[Dataset entries]
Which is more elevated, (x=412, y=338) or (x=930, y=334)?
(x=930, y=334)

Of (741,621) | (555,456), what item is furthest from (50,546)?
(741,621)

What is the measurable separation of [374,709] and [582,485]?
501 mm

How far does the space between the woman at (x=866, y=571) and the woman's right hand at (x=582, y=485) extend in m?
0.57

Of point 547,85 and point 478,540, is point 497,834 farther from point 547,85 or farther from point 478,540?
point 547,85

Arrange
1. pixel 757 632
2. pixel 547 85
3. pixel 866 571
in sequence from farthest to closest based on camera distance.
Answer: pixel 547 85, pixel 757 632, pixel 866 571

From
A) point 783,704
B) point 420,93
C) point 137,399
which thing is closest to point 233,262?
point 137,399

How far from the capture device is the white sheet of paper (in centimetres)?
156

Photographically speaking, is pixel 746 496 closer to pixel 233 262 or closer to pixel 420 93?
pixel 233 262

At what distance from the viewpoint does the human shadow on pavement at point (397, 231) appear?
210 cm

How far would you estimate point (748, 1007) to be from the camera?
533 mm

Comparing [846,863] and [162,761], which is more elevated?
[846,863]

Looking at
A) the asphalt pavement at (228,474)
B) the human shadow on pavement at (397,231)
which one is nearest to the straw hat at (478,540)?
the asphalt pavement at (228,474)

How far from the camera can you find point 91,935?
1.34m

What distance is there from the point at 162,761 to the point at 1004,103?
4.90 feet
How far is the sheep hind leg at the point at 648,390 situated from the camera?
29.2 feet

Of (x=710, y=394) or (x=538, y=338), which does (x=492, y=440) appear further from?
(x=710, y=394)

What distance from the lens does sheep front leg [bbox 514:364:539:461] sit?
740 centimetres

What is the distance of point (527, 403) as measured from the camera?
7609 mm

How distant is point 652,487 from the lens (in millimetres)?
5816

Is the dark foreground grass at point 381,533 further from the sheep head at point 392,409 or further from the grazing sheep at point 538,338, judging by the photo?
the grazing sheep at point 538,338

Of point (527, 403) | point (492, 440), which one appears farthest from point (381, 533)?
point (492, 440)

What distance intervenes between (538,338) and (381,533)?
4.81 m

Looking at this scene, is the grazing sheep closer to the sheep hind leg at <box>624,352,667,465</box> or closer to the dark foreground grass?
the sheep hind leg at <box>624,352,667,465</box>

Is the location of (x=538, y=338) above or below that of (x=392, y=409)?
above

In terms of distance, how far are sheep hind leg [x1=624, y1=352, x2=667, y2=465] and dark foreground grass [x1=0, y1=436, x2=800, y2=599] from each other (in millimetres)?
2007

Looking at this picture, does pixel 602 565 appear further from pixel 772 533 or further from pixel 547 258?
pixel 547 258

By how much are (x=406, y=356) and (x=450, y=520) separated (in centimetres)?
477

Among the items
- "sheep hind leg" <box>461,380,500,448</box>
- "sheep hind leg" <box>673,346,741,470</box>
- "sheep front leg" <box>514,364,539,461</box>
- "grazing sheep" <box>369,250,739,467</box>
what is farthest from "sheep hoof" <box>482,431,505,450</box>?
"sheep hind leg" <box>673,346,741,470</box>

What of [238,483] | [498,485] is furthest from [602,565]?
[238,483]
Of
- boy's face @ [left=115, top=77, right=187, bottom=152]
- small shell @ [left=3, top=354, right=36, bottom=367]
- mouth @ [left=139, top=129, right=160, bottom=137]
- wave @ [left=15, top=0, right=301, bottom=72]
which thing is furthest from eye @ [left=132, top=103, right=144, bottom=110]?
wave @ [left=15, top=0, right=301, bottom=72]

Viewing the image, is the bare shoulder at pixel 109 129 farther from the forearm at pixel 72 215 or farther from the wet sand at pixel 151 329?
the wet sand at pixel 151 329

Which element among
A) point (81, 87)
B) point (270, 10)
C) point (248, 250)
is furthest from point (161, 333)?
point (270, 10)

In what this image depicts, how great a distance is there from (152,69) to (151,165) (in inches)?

■ **Exercise instructions**
Recast the entries from the line with "Viewing the image, is" through the end of the entries as a Markdown table with columns Row and Line. Number each row and leave out blank lines.

■ **Result**
| Row | Line |
|---|---|
| 1 | Viewing the image, is the bare shoulder at pixel 109 129 farther from the forearm at pixel 72 215 or farther from the wet sand at pixel 151 329? |
| 2 | the wet sand at pixel 151 329 |
| 3 | Which element among |
| 4 | A) point (81, 87) |
| 5 | B) point (270, 10) |
| 6 | C) point (248, 250) |
| 7 | is furthest from point (161, 333)? |
| 8 | point (270, 10) |
| 9 | In what this image depicts, how great a distance is there from (152,69) to (151,165) (in inches)? |